Because it’s actually very simple: to be a relationship expert, all you need to do is master your relationship with yourself.
It’s time to claim that superpower you’ve had all along: your relationship expertise
Humans are relational beings. It’s only by seeing our own reflection in the eyes of other people that we really understand ourselves.
These reflections show the best and the worst of human nature. As a therapist, it’s your job to help people better discern how they see themselves and the relationships that matter to them.
With all that reflecting going on, it’s essential that you explore and feel fully secure in the most fundamental relationship you’ll ever have:
Your relationship with yourself.
When you master this relationship, it becomes essential to your work. It becomes a solid foundation. It becomes the source of your expertise.
It becomes your superpower.
When you can see yourself clearly, and you’re not clouded by your own self consciousness and doubt, you can see your clients more clearly. You can support their relational shifts when you stand securely rooted in yourself.

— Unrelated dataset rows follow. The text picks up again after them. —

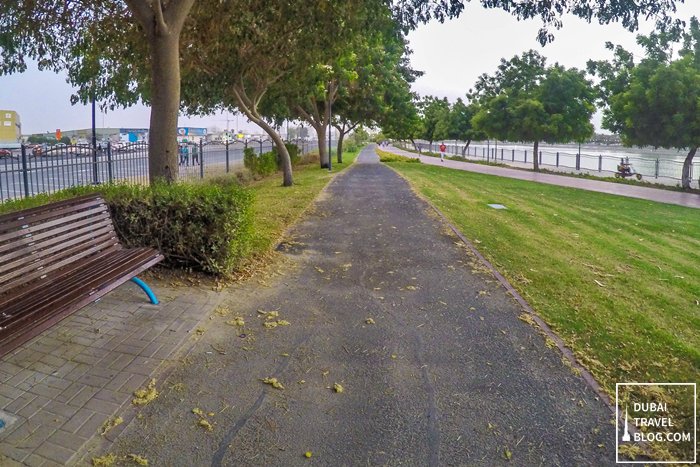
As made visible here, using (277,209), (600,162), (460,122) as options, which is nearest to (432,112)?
(460,122)

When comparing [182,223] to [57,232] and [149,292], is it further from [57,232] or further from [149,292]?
[57,232]

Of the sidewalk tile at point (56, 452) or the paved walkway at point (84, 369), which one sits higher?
the paved walkway at point (84, 369)

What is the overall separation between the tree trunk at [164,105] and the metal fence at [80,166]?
1.10m

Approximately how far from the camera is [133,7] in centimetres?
696

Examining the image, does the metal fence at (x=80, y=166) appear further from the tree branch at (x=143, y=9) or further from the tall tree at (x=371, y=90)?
the tall tree at (x=371, y=90)

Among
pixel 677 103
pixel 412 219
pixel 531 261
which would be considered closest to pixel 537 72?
pixel 677 103

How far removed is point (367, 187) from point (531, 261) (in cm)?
945

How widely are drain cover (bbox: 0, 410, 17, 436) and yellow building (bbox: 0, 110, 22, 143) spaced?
95.1 feet

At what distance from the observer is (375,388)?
353cm

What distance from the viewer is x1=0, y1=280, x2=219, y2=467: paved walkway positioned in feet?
9.47

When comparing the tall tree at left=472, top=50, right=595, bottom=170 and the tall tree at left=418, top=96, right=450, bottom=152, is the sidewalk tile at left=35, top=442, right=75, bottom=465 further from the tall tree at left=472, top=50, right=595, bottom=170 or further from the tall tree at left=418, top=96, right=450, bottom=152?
the tall tree at left=418, top=96, right=450, bottom=152

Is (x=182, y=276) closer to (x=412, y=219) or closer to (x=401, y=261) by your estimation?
(x=401, y=261)

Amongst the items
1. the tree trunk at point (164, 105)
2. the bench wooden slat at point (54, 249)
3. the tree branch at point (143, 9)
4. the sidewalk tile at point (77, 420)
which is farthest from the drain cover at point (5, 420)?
the tree branch at point (143, 9)

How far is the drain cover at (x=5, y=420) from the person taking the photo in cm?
295
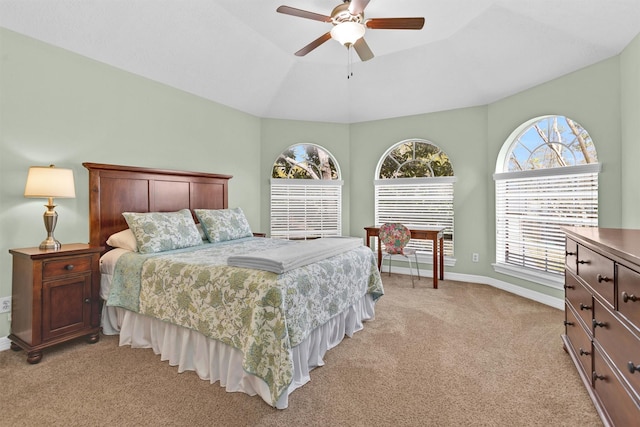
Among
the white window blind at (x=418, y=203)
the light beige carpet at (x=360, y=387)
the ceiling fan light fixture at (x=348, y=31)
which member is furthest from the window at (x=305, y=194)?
the ceiling fan light fixture at (x=348, y=31)

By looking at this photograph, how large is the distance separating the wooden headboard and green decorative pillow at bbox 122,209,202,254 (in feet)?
1.06

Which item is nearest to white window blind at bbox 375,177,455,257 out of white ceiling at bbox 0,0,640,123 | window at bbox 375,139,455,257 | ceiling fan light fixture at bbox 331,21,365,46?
window at bbox 375,139,455,257

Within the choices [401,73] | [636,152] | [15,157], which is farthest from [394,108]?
[15,157]

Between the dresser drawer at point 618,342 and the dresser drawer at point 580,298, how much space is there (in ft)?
0.38

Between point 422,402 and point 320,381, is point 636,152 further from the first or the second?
point 320,381

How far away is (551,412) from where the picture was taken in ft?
5.58

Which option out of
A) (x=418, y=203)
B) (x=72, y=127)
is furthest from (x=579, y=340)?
(x=72, y=127)

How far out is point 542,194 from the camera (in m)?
3.71

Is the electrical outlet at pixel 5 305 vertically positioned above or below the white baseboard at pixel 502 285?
above

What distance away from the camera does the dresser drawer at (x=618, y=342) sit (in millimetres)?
1202

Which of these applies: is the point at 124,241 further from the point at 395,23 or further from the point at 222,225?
the point at 395,23

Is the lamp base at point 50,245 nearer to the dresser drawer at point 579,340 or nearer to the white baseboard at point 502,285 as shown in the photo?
the dresser drawer at point 579,340

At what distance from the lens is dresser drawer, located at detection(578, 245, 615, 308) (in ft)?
4.66

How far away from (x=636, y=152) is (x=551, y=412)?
2.37m
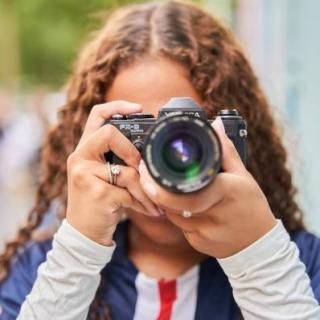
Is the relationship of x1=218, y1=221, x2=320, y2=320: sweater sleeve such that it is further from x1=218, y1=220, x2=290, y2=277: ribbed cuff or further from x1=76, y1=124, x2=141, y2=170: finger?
x1=76, y1=124, x2=141, y2=170: finger

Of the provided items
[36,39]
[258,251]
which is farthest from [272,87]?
[36,39]

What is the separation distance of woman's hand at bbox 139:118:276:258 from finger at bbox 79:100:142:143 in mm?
133

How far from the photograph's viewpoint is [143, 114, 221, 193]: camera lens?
940mm

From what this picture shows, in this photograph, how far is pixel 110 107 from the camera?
1.17 m

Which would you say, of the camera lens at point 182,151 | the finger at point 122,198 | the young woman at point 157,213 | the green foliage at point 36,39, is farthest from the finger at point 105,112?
the green foliage at point 36,39

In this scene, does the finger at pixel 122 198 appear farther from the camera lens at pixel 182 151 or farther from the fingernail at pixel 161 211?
the camera lens at pixel 182 151

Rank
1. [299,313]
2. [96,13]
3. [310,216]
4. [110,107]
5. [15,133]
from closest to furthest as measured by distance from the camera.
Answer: [299,313] → [110,107] → [96,13] → [310,216] → [15,133]

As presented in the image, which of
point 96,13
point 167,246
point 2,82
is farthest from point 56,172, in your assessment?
point 2,82

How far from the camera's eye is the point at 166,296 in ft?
4.09

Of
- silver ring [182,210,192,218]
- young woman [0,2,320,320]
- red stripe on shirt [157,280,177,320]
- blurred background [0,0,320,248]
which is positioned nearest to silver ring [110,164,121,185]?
young woman [0,2,320,320]

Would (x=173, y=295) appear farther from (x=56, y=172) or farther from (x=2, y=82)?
(x=2, y=82)

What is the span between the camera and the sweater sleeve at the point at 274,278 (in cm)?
103

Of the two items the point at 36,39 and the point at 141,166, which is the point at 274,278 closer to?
the point at 141,166

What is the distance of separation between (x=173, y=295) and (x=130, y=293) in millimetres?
77
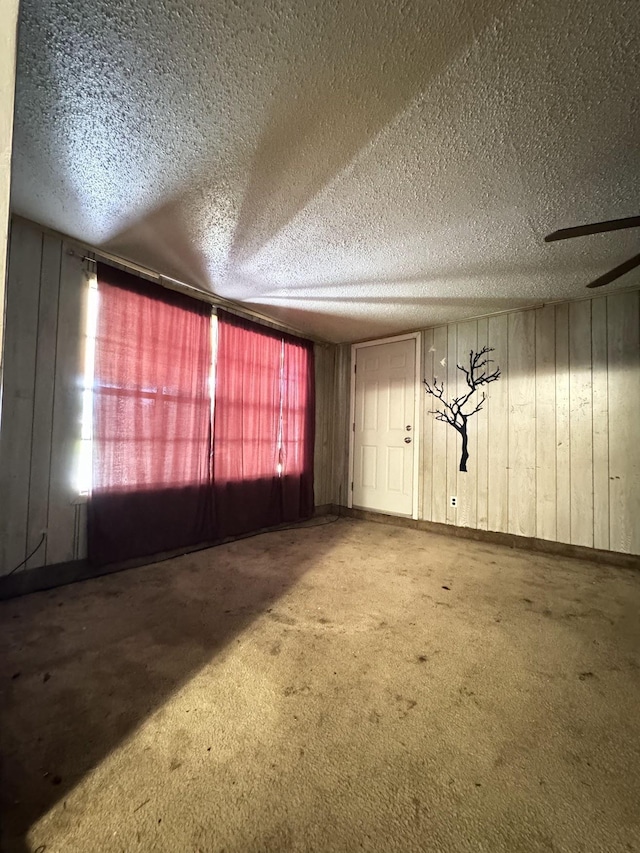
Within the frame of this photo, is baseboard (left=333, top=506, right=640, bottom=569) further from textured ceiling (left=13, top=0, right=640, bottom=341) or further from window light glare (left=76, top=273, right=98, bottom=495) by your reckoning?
window light glare (left=76, top=273, right=98, bottom=495)

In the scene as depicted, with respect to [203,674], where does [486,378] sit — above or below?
above

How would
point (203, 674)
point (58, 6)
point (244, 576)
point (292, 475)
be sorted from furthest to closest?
point (292, 475)
point (244, 576)
point (203, 674)
point (58, 6)

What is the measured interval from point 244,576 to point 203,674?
1.01 meters

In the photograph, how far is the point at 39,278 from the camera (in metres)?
2.15

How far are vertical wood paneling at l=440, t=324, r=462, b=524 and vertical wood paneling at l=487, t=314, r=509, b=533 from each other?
325 mm

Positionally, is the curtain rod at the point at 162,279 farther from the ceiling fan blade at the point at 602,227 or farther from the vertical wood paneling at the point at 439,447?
the ceiling fan blade at the point at 602,227

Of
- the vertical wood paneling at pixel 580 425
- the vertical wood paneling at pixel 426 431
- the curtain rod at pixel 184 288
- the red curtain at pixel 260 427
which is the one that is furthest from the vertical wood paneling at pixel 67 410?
the vertical wood paneling at pixel 580 425

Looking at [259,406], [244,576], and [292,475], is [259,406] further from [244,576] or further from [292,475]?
[244,576]

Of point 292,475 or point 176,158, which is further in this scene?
point 292,475

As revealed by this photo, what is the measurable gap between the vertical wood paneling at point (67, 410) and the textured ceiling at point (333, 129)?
364mm

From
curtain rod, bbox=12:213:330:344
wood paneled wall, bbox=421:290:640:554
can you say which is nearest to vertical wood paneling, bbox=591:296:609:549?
wood paneled wall, bbox=421:290:640:554

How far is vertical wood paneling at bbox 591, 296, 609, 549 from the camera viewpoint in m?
2.81

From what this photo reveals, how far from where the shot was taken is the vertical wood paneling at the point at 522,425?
10.3 feet

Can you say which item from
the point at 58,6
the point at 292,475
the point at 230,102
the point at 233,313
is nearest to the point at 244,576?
the point at 292,475
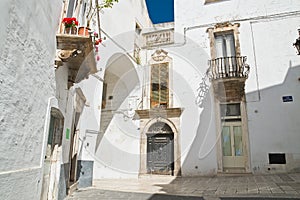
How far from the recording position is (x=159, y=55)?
36.7ft

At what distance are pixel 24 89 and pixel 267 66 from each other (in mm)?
9231

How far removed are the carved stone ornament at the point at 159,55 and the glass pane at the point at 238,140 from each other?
480 cm

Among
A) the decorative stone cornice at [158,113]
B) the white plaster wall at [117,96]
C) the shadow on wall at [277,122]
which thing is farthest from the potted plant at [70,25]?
the shadow on wall at [277,122]

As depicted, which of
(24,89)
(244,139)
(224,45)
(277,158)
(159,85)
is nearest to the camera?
(24,89)

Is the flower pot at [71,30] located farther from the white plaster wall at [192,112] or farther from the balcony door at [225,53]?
the balcony door at [225,53]

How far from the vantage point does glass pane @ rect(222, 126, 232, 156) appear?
911cm

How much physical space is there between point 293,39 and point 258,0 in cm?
249

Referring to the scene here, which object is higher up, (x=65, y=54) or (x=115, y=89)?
(x=115, y=89)

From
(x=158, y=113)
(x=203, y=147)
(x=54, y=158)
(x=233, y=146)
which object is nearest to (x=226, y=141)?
(x=233, y=146)

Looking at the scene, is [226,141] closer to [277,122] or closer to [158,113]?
[277,122]

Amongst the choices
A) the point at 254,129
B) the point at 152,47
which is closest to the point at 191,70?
the point at 152,47

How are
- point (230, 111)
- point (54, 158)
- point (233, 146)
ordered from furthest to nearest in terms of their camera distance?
1. point (230, 111)
2. point (233, 146)
3. point (54, 158)

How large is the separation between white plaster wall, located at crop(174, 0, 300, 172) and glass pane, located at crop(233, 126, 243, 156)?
43cm

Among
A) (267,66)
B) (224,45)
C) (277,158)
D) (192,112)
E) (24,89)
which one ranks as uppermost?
(224,45)
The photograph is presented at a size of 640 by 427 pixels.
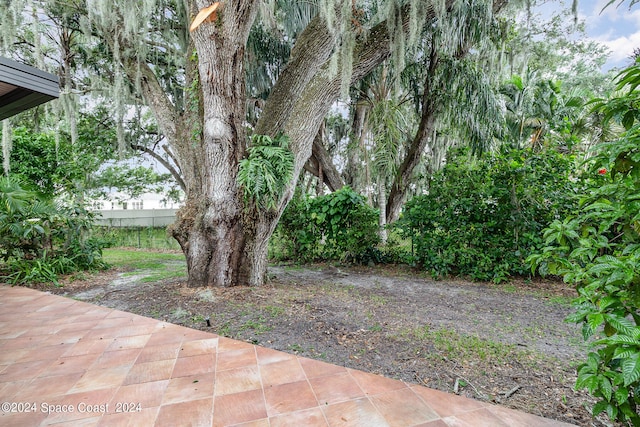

Connectfulness is a practice of rooting in, seeing and connecting with yourself and, by extension, your clients and all the people in your life.
And this is the superpower from which all your client’s relational shifts will also take root. It begins with honing your superpower and connecting to yourself
Your success as a therapist grows from your connected relationship with YOU...from your connectfulness practice.
In your professional training, you - like most therapists - were taught to be cautious and analytical of your feelings, reactions. You were encouraged to take yourSELF out of the equation.
You were taught to translate, to reflect, to referee, to reformulate… but were you taught how to really use yourself as a relational tool?
Ever since you set up your own private practice, you’ve been preoccupied with holding space for your clients and their relationships. You’ve never had a chance to master something even more elemental - your relationship with yourself (aka: your superpower!).
This is your invitation to tune into your instincts, your needs, your insights - and grow exponentially.
When you connect to yourself, to your gut instincts, and to your own rich experiences, you show up in a connectful way.
Your clients, your practice, and your personal relationships sustain renewed abundance to thrive when you are fully present in all of your unique humanity - in all of your YOUness.
What would happen if you explored the role YOU play in your clients’ process? What if you learned to value and use your own humanness when it seeps into sessions?
What if you explored the big questions like “What do you keep coming up against that makes you feel like a fraud?” And the parts of yourself that you keep pushing away. The parts of you that seem like they don’t belong in the head of a therapist who is supposed to have it all figured out.
This direct, honest appraisal of access that most valuable tool: your expertise, your knowledge of relationships that you see from within you.
Yet, when you keep pushing this part of you away, you lose touch with your most valuable tool, your expertise, your knowledge of relationships that you see from within you. Your superpower.
And here is the most fascinating thing I have found...
That place where we rub up against our feelings of fraud/insecurities are exactly where we have opportunities to grow. That fear of being exposed/being a fraud often shows up just as you step onto the precarious growth edge. When you can learn to navigate these edges, your confidence grows.
When that happens, even the little mistakes we all make from time to time, your human side, will become valuable clinical moments. Because you’ll know it’s not being perfect that matters. It’s being another human in the room. It’s being able to model flexibility and resilience.
That’s what we know to be powerful about our work. It’s not the interventions we choose to use or the latest empirical findings, it’s the power of relationship.
Slow down and tune into the fears, insecurities, triumphs and the humanness of both yourself and your clients. It's when you do, that the relationships you're so busy building will become more grounded in your YOUness (which incidentally will also become your branding).